Reputation: 1
So in my dataframe I want to slice my strings in order to remove a pre-amble from data. The only trouble is that this data is of varying lengths. So I need to work out where it supposed to start.
Before:
Day 1 - abc
Day 2 - bcd
DAY 10 - DFE
After:
abc
bcd
DFE
I understand why the following doesn't work but thought I would provide it as a starting point
df['String'] = df.String.str.slice(start=df.String.str.find('-')+1)
Upvotes: 0
Views: 297
Reputation: 7705
I think you can use .split
instead of .slice
in order not to worry about the index of the -
. So something like this is more suitable in my opinion.
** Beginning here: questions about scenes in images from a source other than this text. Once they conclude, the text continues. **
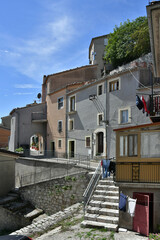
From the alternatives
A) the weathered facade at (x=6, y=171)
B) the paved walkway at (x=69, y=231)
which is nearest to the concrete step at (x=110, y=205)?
the paved walkway at (x=69, y=231)

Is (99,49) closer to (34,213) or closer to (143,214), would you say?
(34,213)

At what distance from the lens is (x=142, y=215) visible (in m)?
9.68

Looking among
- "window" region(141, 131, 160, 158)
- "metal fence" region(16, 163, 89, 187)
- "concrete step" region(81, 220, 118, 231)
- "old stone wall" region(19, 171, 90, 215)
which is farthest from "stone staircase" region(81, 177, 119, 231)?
"metal fence" region(16, 163, 89, 187)

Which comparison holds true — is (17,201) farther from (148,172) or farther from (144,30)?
(144,30)

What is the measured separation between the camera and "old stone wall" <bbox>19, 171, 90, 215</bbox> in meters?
14.5

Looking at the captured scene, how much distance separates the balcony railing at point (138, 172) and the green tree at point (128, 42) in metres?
20.2

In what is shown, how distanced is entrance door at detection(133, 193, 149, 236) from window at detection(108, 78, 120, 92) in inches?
505

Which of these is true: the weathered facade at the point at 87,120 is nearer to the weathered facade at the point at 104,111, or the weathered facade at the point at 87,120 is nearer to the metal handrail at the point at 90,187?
the weathered facade at the point at 104,111

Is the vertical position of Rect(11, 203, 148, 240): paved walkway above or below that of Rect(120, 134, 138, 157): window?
below

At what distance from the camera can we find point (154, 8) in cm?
713

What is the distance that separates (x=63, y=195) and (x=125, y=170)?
21.0 feet

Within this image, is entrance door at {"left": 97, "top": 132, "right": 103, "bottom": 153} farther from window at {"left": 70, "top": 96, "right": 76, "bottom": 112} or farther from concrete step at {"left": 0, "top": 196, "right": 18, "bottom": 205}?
concrete step at {"left": 0, "top": 196, "right": 18, "bottom": 205}

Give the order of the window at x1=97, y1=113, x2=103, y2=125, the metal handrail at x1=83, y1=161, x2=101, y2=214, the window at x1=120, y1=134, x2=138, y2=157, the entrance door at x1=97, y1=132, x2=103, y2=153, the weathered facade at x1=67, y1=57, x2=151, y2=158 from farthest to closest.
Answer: the entrance door at x1=97, y1=132, x2=103, y2=153
the window at x1=97, y1=113, x2=103, y2=125
the weathered facade at x1=67, y1=57, x2=151, y2=158
the metal handrail at x1=83, y1=161, x2=101, y2=214
the window at x1=120, y1=134, x2=138, y2=157

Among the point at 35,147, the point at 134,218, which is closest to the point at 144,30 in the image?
the point at 134,218
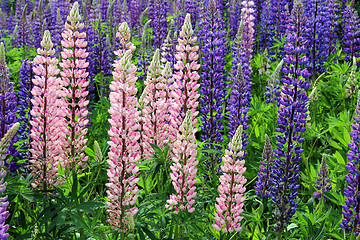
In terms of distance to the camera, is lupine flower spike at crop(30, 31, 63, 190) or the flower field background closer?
the flower field background

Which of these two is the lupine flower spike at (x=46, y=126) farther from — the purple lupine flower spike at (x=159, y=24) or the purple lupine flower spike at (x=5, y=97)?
the purple lupine flower spike at (x=159, y=24)

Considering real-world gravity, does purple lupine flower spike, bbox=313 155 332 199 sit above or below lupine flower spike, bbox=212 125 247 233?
below

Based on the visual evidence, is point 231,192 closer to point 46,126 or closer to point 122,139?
point 122,139

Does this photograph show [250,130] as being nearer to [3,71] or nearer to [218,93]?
[218,93]

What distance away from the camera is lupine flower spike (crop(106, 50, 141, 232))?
269 centimetres

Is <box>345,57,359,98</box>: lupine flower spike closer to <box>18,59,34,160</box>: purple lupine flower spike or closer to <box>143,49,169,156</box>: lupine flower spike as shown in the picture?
<box>143,49,169,156</box>: lupine flower spike

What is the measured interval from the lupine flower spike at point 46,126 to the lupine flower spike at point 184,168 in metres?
0.93

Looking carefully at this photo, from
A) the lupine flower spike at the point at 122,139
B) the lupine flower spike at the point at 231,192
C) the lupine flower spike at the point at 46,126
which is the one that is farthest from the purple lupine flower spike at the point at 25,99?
the lupine flower spike at the point at 231,192

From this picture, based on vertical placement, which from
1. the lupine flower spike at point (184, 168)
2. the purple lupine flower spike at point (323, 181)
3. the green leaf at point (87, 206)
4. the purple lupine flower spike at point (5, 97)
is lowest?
the purple lupine flower spike at point (323, 181)

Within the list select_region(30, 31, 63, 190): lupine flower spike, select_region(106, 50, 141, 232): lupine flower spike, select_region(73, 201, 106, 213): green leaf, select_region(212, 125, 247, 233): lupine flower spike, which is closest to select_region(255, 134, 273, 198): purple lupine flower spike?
select_region(212, 125, 247, 233): lupine flower spike

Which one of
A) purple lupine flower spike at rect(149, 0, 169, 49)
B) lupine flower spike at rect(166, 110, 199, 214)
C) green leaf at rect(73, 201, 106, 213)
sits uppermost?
purple lupine flower spike at rect(149, 0, 169, 49)

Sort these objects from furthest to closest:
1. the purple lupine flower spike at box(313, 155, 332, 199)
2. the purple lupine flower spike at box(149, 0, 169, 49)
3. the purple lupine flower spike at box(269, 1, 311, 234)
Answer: the purple lupine flower spike at box(149, 0, 169, 49)
the purple lupine flower spike at box(313, 155, 332, 199)
the purple lupine flower spike at box(269, 1, 311, 234)

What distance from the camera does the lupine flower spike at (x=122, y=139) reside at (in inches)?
106

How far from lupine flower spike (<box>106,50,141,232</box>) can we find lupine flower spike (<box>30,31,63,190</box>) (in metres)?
0.56
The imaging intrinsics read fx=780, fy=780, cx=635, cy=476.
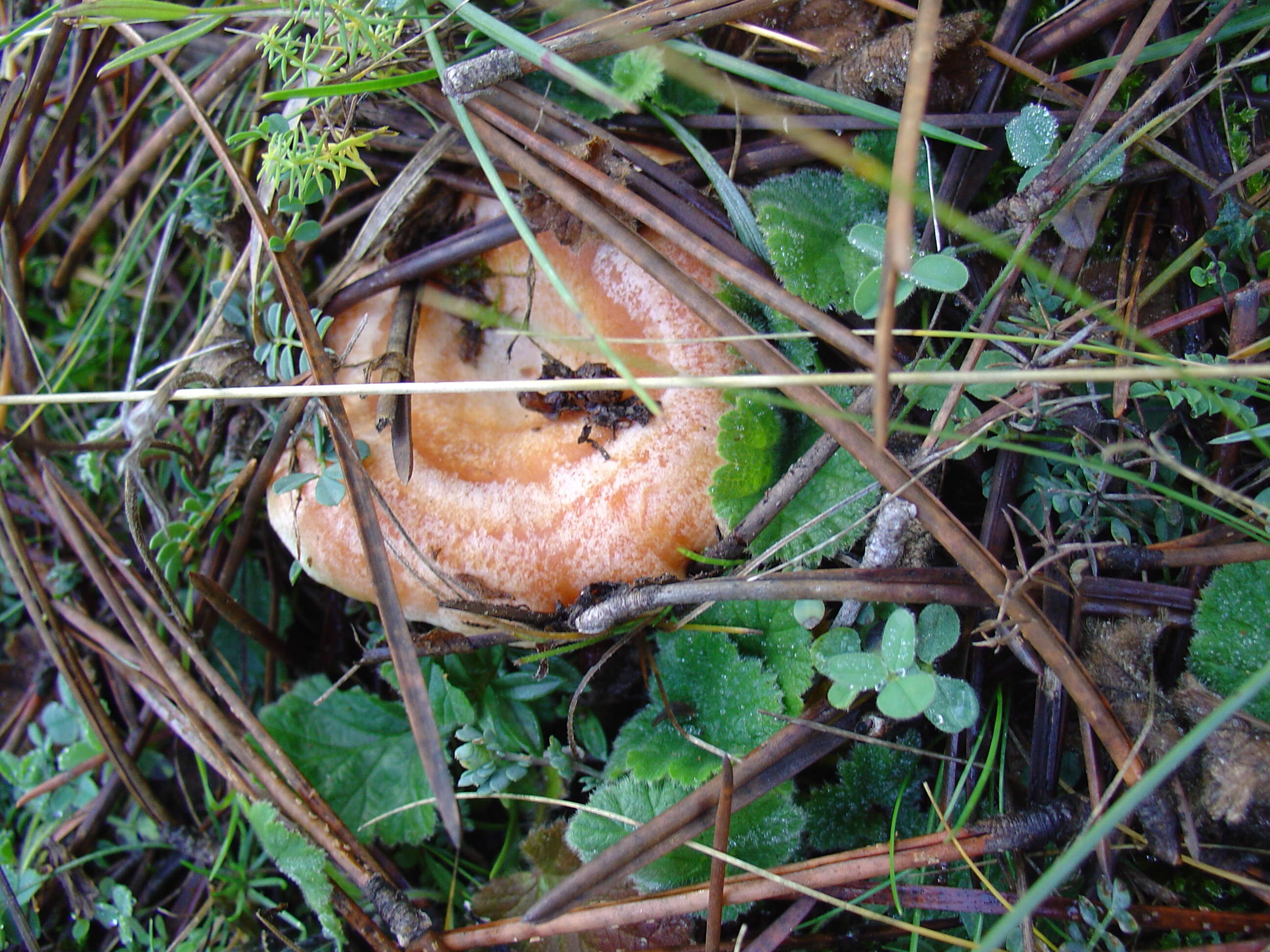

df['String'] = df.String.str.split(' - ').apply(lambda x: x[-1])
Note
This method also removes the whitespace around the -
. If you need the whitespace after the dash on your resulting string you can just remove the whitespace, not the operator like:
df['String'] = df.String.str.split('-').apply(lambda x: x[-1])
After @satilog mentioned in their answer you need to use a lambda to take the last cell from .split()
. I fixed the code here.
Upvotes: 0
Reputation: 310
You can use .split
on each row and split by a " "
and then apply a lambda function to retrieve the last element of the list in each row.
Code:
import pandas as pd
df = pd.DataFrame(data=["Day 1 - abc", "Day 2 - bcd", "DAY 10 - DFE"], columns=["String"])
df["String"] = df.String.str.split(" ").apply(lambda x: x[-1])
Output:
String
0 abc
1 bcd
2 DFE
Upvotes: 1